§ What you have to do:
Do not repeat pictures. Repeat exactly the lines of the listing below from its first line through the line with "genus: Cervus".

▽

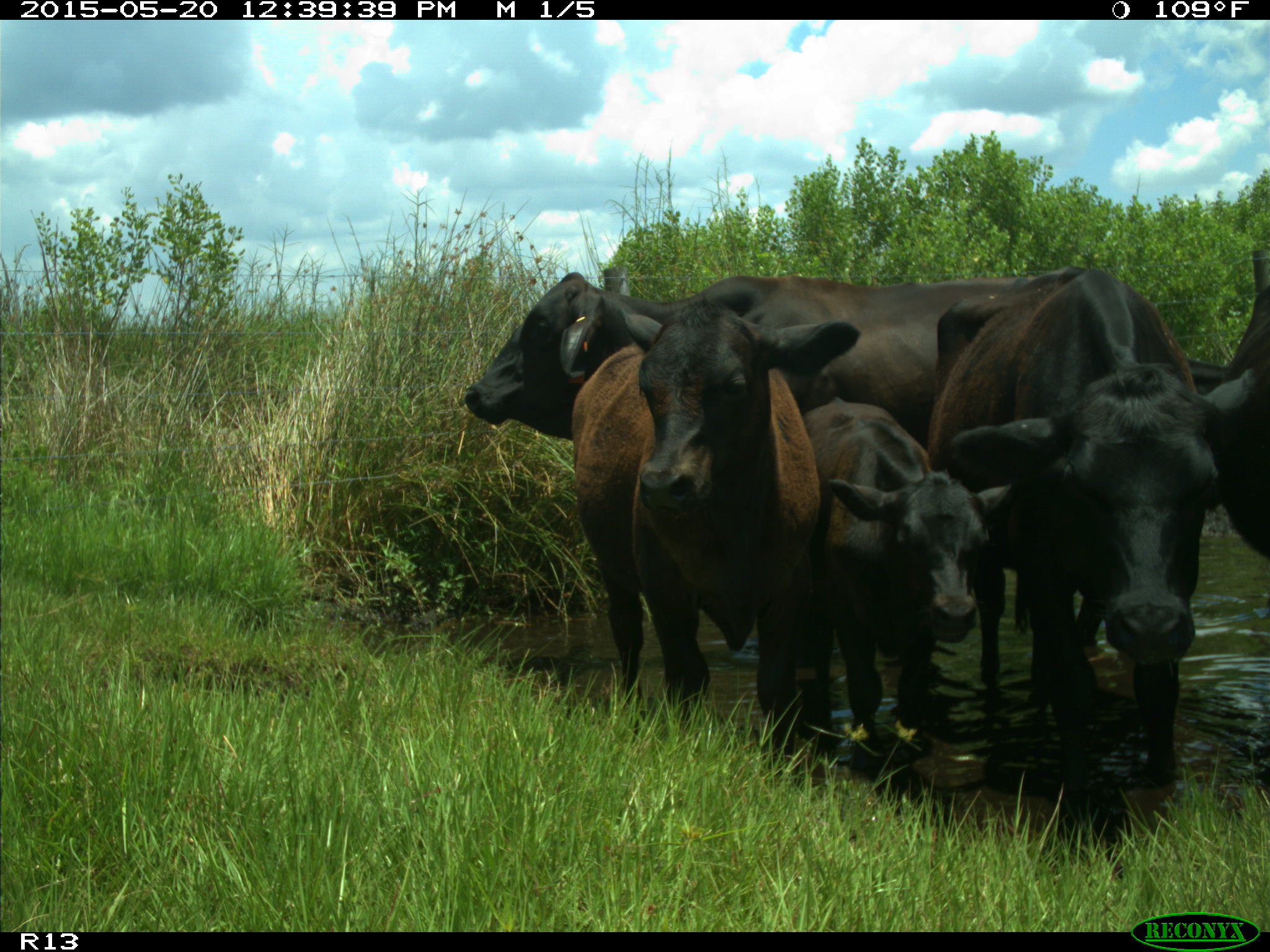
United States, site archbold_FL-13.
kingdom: Animalia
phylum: Chordata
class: Mammalia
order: Artiodactyla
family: Bovidae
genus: Bos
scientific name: Bos taurus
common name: domestic cow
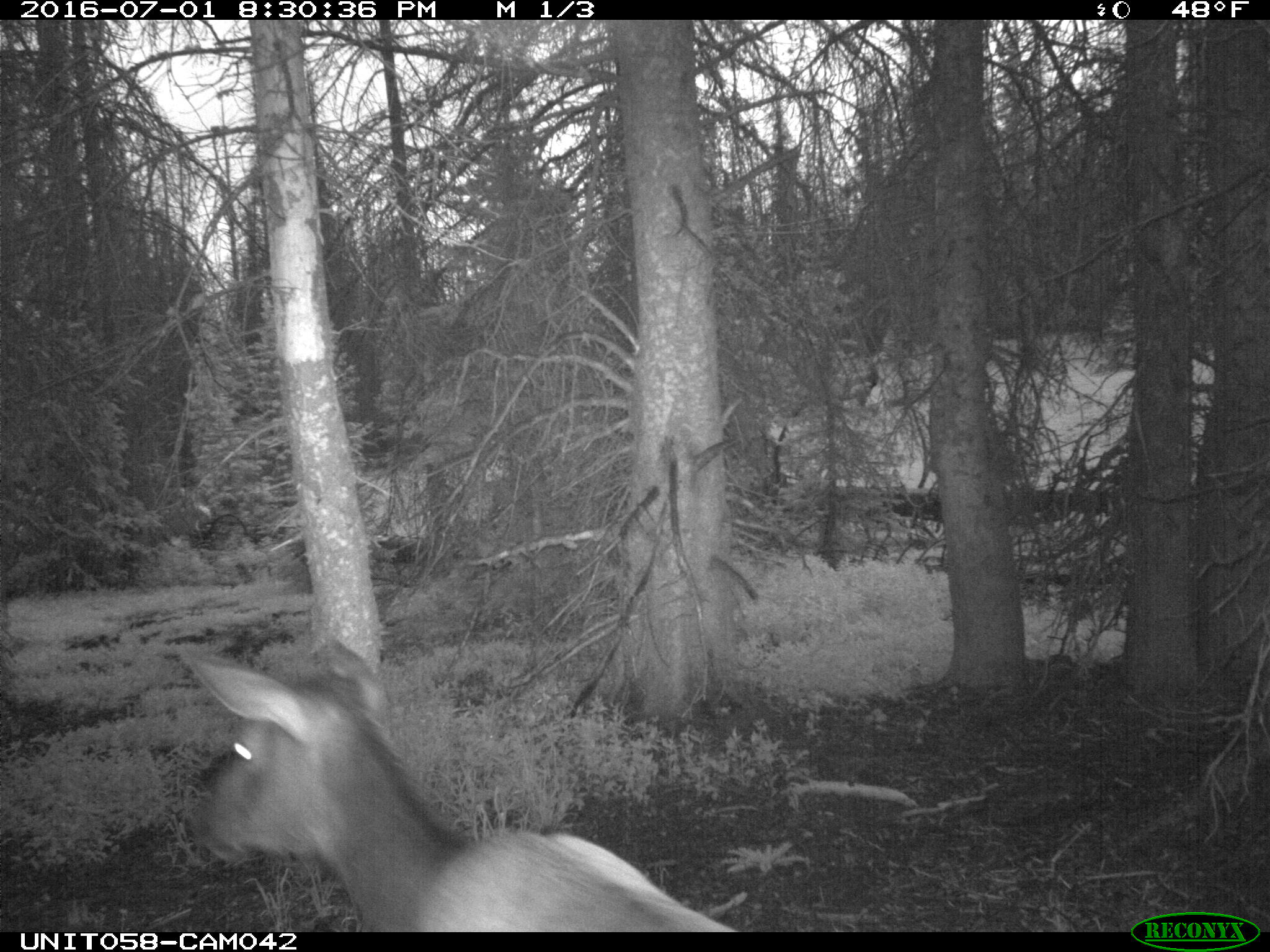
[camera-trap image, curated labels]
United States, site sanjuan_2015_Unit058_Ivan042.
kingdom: Animalia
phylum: Chordata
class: Mammalia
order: Artiodactyla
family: Cervidae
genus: Cervus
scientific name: Cervus elaphus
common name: red deer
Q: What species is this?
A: Cervus elaphus (red deer).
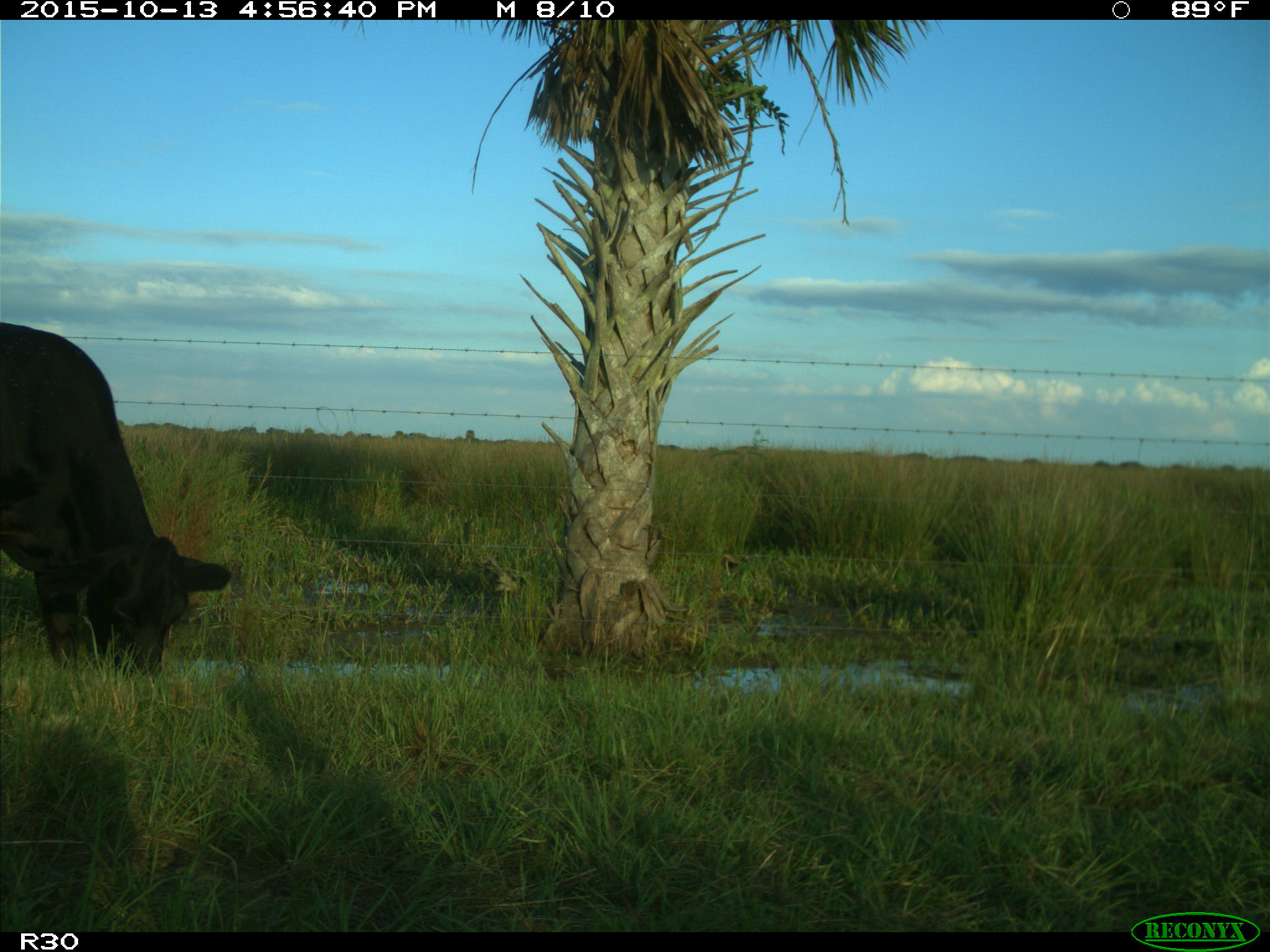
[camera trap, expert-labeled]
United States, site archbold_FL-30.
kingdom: Animalia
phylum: Chordata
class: Mammalia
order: Artiodactyla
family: Bovidae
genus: Bos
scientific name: Bos taurus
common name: domestic cow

△

§ Answer space:
United States, site archbold_FL-13.
kingdom: Animalia
phylum: Chordata
class: Mammalia
order: Artiodactyla
family: Bovidae
genus: Bos
scientific name: Bos taurus
common name: domestic cow
[camera-trap image, curated labels]
United States, site sanjuan_2015_Unit058_Ivan042.
kingdom: Animalia
phylum: Chordata
class: Mammalia
order: Artiodactyla
family: Cervidae
genus: Cervus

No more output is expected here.